- Problem statement
Rewrite the data below with every occurrence of "wooden desk" renamed to "writing desk", keeping everything else unchanged and omitting the pictures from your answer.

◇ ◇ ◇ ◇ ◇

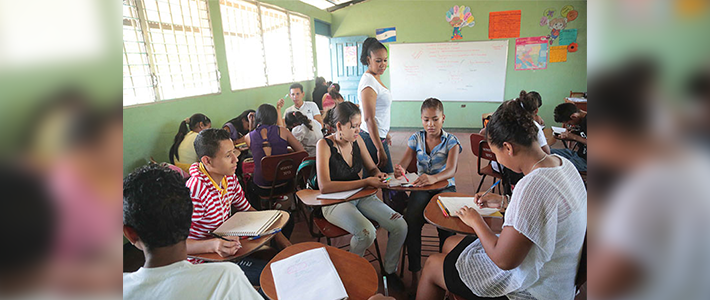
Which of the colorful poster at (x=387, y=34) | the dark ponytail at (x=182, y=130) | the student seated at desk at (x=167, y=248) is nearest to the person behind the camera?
the student seated at desk at (x=167, y=248)

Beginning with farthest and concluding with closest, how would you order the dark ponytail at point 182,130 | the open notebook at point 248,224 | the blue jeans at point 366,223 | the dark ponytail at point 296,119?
the dark ponytail at point 296,119, the dark ponytail at point 182,130, the blue jeans at point 366,223, the open notebook at point 248,224

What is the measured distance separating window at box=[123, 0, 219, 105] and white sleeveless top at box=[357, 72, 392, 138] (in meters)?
1.83

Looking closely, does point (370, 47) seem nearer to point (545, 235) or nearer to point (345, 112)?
point (345, 112)

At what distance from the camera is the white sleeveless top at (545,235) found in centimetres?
112

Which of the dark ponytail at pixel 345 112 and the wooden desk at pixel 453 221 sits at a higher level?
the dark ponytail at pixel 345 112

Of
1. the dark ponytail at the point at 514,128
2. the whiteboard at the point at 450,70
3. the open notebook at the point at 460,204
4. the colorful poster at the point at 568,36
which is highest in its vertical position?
the colorful poster at the point at 568,36

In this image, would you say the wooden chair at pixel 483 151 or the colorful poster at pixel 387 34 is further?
the colorful poster at pixel 387 34

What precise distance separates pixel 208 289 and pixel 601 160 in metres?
0.92

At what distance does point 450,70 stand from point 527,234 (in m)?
5.88

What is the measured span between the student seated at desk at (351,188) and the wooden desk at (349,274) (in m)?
0.56

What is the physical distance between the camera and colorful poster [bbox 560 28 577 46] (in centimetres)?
599

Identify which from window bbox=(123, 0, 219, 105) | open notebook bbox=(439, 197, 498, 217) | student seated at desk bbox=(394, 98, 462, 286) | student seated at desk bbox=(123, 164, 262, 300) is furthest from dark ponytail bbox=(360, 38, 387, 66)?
student seated at desk bbox=(123, 164, 262, 300)

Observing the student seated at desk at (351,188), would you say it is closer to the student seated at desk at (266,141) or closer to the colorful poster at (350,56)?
the student seated at desk at (266,141)

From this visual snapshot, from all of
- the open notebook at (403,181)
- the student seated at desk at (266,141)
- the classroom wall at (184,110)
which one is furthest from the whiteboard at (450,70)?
the open notebook at (403,181)
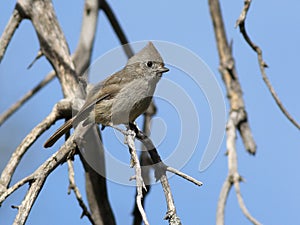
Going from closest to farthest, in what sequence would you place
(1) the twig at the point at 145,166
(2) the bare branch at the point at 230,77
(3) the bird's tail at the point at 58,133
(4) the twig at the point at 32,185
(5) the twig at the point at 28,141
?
(4) the twig at the point at 32,185, (5) the twig at the point at 28,141, (3) the bird's tail at the point at 58,133, (2) the bare branch at the point at 230,77, (1) the twig at the point at 145,166

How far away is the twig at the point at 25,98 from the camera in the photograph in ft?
18.4

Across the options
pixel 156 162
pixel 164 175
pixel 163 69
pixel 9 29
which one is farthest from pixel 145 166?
pixel 9 29

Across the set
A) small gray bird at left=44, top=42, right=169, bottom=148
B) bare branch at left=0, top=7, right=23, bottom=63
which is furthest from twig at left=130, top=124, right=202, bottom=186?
bare branch at left=0, top=7, right=23, bottom=63

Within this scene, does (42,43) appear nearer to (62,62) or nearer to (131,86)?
(62,62)

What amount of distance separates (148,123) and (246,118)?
1377 mm

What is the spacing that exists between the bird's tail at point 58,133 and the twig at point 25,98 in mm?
1125

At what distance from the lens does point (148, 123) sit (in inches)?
234

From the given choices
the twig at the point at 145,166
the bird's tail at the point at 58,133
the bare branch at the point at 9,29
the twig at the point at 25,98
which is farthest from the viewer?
the twig at the point at 25,98

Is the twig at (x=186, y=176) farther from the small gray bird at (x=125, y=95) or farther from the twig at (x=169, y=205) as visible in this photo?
the small gray bird at (x=125, y=95)

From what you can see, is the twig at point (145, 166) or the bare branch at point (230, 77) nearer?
the bare branch at point (230, 77)

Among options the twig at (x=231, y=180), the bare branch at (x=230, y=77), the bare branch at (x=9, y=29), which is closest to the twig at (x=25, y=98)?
the bare branch at (x=9, y=29)

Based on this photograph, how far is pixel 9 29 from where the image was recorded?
5.25m

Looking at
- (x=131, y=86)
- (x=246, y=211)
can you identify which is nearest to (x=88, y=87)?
(x=131, y=86)

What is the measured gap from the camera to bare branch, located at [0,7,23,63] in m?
5.16
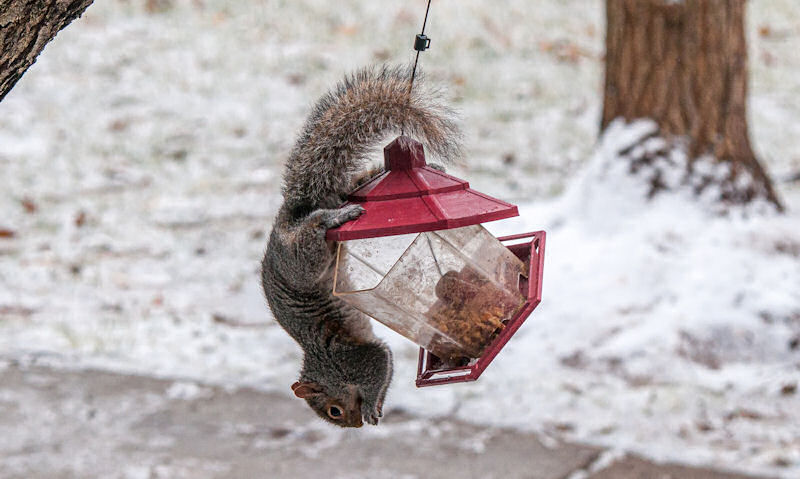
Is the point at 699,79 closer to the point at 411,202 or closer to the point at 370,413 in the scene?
the point at 370,413

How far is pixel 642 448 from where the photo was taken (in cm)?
363

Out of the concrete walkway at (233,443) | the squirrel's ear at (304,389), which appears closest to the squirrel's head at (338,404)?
the squirrel's ear at (304,389)

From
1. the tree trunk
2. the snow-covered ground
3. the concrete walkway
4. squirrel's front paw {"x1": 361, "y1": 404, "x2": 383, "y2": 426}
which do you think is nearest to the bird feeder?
the snow-covered ground

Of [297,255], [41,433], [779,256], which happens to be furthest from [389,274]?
[779,256]

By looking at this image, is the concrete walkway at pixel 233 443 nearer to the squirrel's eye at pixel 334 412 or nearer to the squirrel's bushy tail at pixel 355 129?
the squirrel's eye at pixel 334 412

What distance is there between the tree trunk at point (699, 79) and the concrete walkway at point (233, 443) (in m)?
1.81

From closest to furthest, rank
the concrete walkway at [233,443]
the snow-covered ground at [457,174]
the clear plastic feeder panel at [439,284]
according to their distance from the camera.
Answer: the clear plastic feeder panel at [439,284]
the concrete walkway at [233,443]
the snow-covered ground at [457,174]

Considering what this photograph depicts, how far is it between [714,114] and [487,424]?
203 cm

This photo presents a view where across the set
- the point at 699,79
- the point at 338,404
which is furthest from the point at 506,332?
the point at 699,79

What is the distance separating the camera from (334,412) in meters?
2.36

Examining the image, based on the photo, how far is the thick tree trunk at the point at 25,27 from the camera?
1.53 m

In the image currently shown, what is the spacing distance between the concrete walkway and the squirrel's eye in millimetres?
1221

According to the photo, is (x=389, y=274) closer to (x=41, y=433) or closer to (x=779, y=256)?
(x=41, y=433)

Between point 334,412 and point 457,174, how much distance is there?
398cm
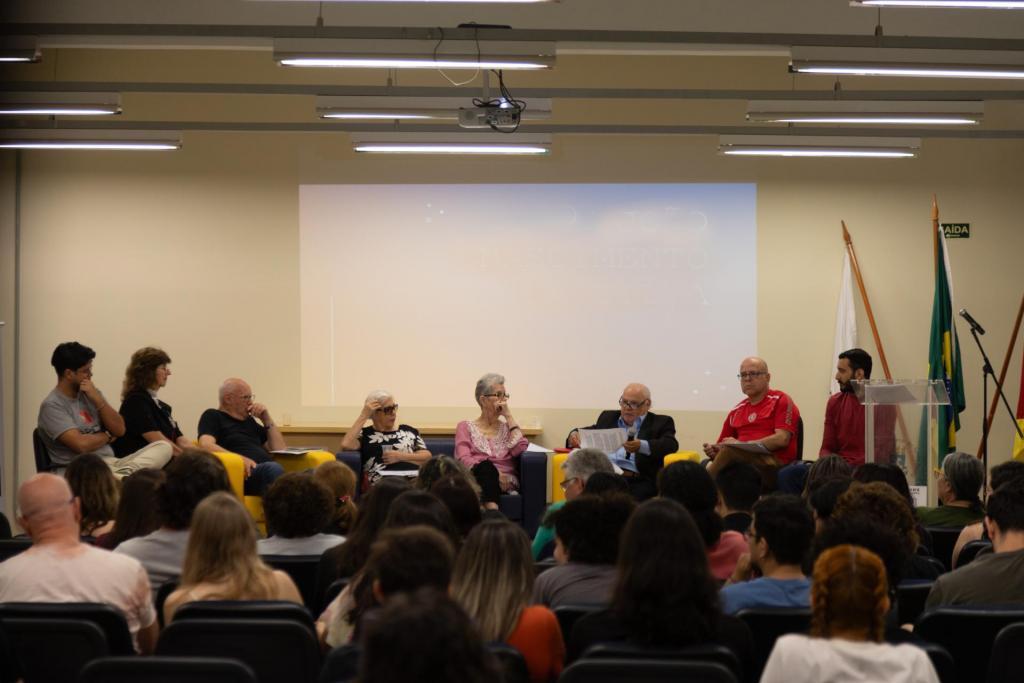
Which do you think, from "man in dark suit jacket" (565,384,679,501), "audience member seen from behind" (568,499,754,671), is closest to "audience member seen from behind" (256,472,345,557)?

◇ ◇ ◇ ◇ ◇

- Solved problem
Which of the colorful poster at (x=387, y=34) | the dark ponytail at (x=182, y=130) | the student seated at desk at (x=167, y=248) is nearest to the person behind the camera?
the student seated at desk at (x=167, y=248)

Beginning with farthest and concluding with closest, how would you order the dark ponytail at point 182,130 | the open notebook at point 248,224 | the blue jeans at point 366,223 | the dark ponytail at point 296,119?
the dark ponytail at point 296,119, the dark ponytail at point 182,130, the blue jeans at point 366,223, the open notebook at point 248,224

What is the measured distance separating window at box=[123, 0, 219, 105] and white sleeveless top at box=[357, 72, 392, 138] (in meters)?
1.83

Looking closely, does point (370, 47) seem nearer to point (545, 235) or nearer to point (345, 112)?
point (345, 112)

At what distance from the camera is the white sleeveless top at (545,235) found in centimetres?
112

Which of the dark ponytail at pixel 345 112 and the writing desk at pixel 453 221 sits at a higher level?
the dark ponytail at pixel 345 112

Of
1. the dark ponytail at the point at 514,128
2. the whiteboard at the point at 450,70
3. the open notebook at the point at 460,204
4. the colorful poster at the point at 568,36
which is highest in its vertical position?
the colorful poster at the point at 568,36

In this image, would you say the wooden chair at pixel 483 151 or the colorful poster at pixel 387 34 is further?
the colorful poster at pixel 387 34

What precise distance separates pixel 208 289 and pixel 601 160 in metres?
0.92

At what distance does point 450,70 stand from point 527,234 (in m)?
5.88

What is the measured span between the student seated at desk at (351,188) and the writing desk at (349,274) (in m)?
0.56

What is the physical distance between the camera and colorful poster [bbox 560 28 577 46] (in centimetres)?
599

Identify which from window bbox=(123, 0, 219, 105) | open notebook bbox=(439, 197, 498, 217) | student seated at desk bbox=(394, 98, 462, 286) | student seated at desk bbox=(123, 164, 262, 300) is furthest from dark ponytail bbox=(360, 38, 387, 66)?
student seated at desk bbox=(123, 164, 262, 300)

Observing the student seated at desk at (351,188), would you say it is closer to the student seated at desk at (266,141) or closer to the colorful poster at (350,56)?
the student seated at desk at (266,141)

From this visual snapshot, from all of
- the open notebook at (403,181)
- the student seated at desk at (266,141)
- the classroom wall at (184,110)
which one is furthest from the whiteboard at (450,70)?
the open notebook at (403,181)
Going from closest to farthest, in what sequence would you place
(1) the twig at the point at 145,166
(2) the bare branch at the point at 230,77
(3) the bird's tail at the point at 58,133
(4) the twig at the point at 32,185
(5) the twig at the point at 28,141
?
(4) the twig at the point at 32,185, (5) the twig at the point at 28,141, (3) the bird's tail at the point at 58,133, (2) the bare branch at the point at 230,77, (1) the twig at the point at 145,166

How far away is the twig at the point at 25,98 from the camera in the photograph in ft?
18.4

Across the options
pixel 156 162
pixel 164 175
pixel 163 69
pixel 9 29
which one is farthest from pixel 145 166?
pixel 9 29

Across the set
A) small gray bird at left=44, top=42, right=169, bottom=148
B) bare branch at left=0, top=7, right=23, bottom=63
which is furthest from twig at left=130, top=124, right=202, bottom=186?
bare branch at left=0, top=7, right=23, bottom=63

Within this scene, does (42,43) appear nearer to (62,62) or nearer to (131,86)?
(62,62)

What amount of distance separates (148,123) and (246,118)?
1377 mm

What is the spacing that exists between the bird's tail at point 58,133 and the twig at point 25,98 in mm?
1125

At what distance from the lens does point (148, 123) sit (in inches)?
234

From the given choices
the twig at the point at 145,166
the bird's tail at the point at 58,133
the bare branch at the point at 9,29
the twig at the point at 25,98
which is farthest from the viewer?
the twig at the point at 25,98

Is the twig at (x=186, y=176) farther from the small gray bird at (x=125, y=95) or farther from the twig at (x=169, y=205) as visible in this photo?
the small gray bird at (x=125, y=95)

From what you can see, is the twig at point (145, 166) or the bare branch at point (230, 77) nearer?
the bare branch at point (230, 77)

Among options the twig at (x=231, y=180), the bare branch at (x=230, y=77), the bare branch at (x=9, y=29), which is closest to the twig at (x=25, y=98)?
the bare branch at (x=9, y=29)

Based on this photograph, how far is pixel 9 29 from where the image was recorded?
5.25m

Looking at
- (x=131, y=86)
- (x=246, y=211)
can you identify which is nearest to (x=88, y=87)?
(x=131, y=86)

What is the measured gap from the camera to bare branch, located at [0,7,23,63] in m?
5.16
Is the point at 699,79 closer to the point at 411,202 or closer to the point at 370,413 in the scene?
the point at 370,413

How far is pixel 642 448 from where the photo was taken (in cm)?
363

Out of the concrete walkway at (233,443) | the squirrel's ear at (304,389), which appears closest to the squirrel's head at (338,404)?
the squirrel's ear at (304,389)

From
1. the tree trunk
2. the snow-covered ground
3. the concrete walkway
4. squirrel's front paw {"x1": 361, "y1": 404, "x2": 383, "y2": 426}
which do you think is nearest to the bird feeder?
the snow-covered ground

Of [297,255], [41,433], [779,256], which happens to be furthest from [389,274]?
[779,256]

By looking at this image, is the concrete walkway at pixel 233 443 nearer to the squirrel's eye at pixel 334 412 or nearer to the squirrel's bushy tail at pixel 355 129?
the squirrel's eye at pixel 334 412

What distance is there between the tree trunk at point (699, 79) and the concrete walkway at point (233, 443) (in m)?
1.81

From closest to furthest, rank
the concrete walkway at [233,443]
the snow-covered ground at [457,174]
the clear plastic feeder panel at [439,284]
according to their distance from the camera.
Answer: the clear plastic feeder panel at [439,284]
the concrete walkway at [233,443]
the snow-covered ground at [457,174]

Considering what this photograph depicts, how far is it between [714,114] and [487,424]?
203 cm

This photo presents a view where across the set
- the point at 699,79
- the point at 338,404
which is furthest from the point at 506,332?
the point at 699,79

What is the distance separating the camera from (334,412) in meters?
2.36

Examining the image, based on the photo, how far is the thick tree trunk at the point at 25,27 from the camera?
1.53 m

In the image currently shown, what is the spacing distance between the concrete walkway and the squirrel's eye in millimetres?
1221

According to the photo, is (x=389, y=274) closer to (x=41, y=433) or closer to (x=779, y=256)?
(x=41, y=433)

Between point 334,412 and point 457,174, how much distance is there?
398cm
Which do you think, from "man in dark suit jacket" (565,384,679,501), "audience member seen from behind" (568,499,754,671), is closest to "audience member seen from behind" (256,472,345,557)?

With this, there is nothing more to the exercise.